Krista specializes in watershed management and fire prevention. She integrates cutting edge forest management, GIS, climate science, and fire management techniques to develop Community Wildfire Protection Plans. The plans are as intricate as they are important.

And it’s a really interesting — not to mention important! — time to be monitoring fires in the west. Thanks to climate change, wildfires are increasingly common – and the season is getting longer. Since 2000, the Western states have seen an average of 250 large fires a year – up from 160 in the 1990’s. A warming climate is making all the indicators worse. In short, trees are dying at alarming rates from beetle kill, to starvation, to cavitation - the forming of bubbles inside of certain trees. Dehydration is especially measurable. A fire management colleague told Krista, “if you told me ten years ago that I could measure a living tree with this little moisture, I’d say you were lying.”
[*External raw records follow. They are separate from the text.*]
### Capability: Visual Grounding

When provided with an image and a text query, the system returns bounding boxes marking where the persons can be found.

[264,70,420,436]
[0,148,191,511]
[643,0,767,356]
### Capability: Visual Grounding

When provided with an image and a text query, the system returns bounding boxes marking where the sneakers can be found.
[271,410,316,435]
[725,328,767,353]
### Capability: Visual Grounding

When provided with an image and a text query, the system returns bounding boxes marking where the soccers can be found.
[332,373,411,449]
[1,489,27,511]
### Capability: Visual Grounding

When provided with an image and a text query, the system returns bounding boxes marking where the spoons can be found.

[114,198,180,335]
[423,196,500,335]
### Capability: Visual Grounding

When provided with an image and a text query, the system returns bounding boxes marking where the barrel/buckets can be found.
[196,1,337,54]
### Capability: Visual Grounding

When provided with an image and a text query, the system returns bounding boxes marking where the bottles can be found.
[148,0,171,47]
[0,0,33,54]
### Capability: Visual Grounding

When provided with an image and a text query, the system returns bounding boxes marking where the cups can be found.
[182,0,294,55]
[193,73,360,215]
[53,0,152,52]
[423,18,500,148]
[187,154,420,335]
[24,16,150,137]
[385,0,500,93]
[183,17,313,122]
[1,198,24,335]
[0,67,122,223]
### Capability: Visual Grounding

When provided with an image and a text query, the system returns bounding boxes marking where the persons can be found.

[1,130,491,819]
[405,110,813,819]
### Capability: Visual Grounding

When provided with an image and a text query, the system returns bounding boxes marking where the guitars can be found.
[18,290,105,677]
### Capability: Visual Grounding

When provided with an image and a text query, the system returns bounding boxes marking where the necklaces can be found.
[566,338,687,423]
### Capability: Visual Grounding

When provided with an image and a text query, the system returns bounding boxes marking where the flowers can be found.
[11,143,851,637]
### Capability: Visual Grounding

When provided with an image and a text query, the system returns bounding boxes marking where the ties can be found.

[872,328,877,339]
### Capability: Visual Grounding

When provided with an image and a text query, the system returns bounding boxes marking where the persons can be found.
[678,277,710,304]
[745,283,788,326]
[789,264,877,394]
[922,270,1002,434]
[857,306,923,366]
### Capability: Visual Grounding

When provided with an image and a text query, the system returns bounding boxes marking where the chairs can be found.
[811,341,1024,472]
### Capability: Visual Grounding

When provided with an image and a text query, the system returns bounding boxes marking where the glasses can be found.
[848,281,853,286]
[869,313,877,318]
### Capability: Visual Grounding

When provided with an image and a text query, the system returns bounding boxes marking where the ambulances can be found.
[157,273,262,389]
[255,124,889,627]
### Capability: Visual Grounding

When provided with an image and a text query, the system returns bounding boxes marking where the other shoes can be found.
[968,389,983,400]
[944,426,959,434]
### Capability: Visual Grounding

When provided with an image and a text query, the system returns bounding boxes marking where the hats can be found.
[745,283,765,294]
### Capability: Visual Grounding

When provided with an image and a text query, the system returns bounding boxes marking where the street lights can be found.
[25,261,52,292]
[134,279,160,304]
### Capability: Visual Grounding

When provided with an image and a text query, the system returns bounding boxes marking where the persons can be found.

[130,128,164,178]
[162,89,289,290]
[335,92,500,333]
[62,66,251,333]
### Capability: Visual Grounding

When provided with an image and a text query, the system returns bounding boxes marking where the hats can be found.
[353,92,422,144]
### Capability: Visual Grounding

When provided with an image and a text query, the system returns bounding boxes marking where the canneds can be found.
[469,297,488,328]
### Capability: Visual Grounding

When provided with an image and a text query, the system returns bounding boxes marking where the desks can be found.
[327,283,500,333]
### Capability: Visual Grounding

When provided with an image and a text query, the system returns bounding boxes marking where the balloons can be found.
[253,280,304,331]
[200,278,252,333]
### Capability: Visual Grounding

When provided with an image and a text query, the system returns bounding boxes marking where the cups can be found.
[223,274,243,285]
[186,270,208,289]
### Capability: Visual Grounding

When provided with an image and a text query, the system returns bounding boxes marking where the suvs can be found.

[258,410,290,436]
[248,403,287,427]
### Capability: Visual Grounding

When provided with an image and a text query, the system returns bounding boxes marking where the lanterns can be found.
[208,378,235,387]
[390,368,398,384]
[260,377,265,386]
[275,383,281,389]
Despite this new reality, Krista is underutilized. In part, the rural communities she serves don’t think that climate change is happening – which means that there isn’t much interest in Community Wildfire Protection Plans. In part, too many agencies - federal on down to local - are fire borrowing, meaning they’re spending so much money fighting fires, they can’t afford fire prevention.

Her frustration was palpable. I asked her what it would take for communities to demand sufficient Community Wildfire Protection Plans, and ones that account for climate change. Searching for an answer, she said, “fire is a really motivating factor.” I can’t help but wonder, how much of the West needs to burn before communities take action?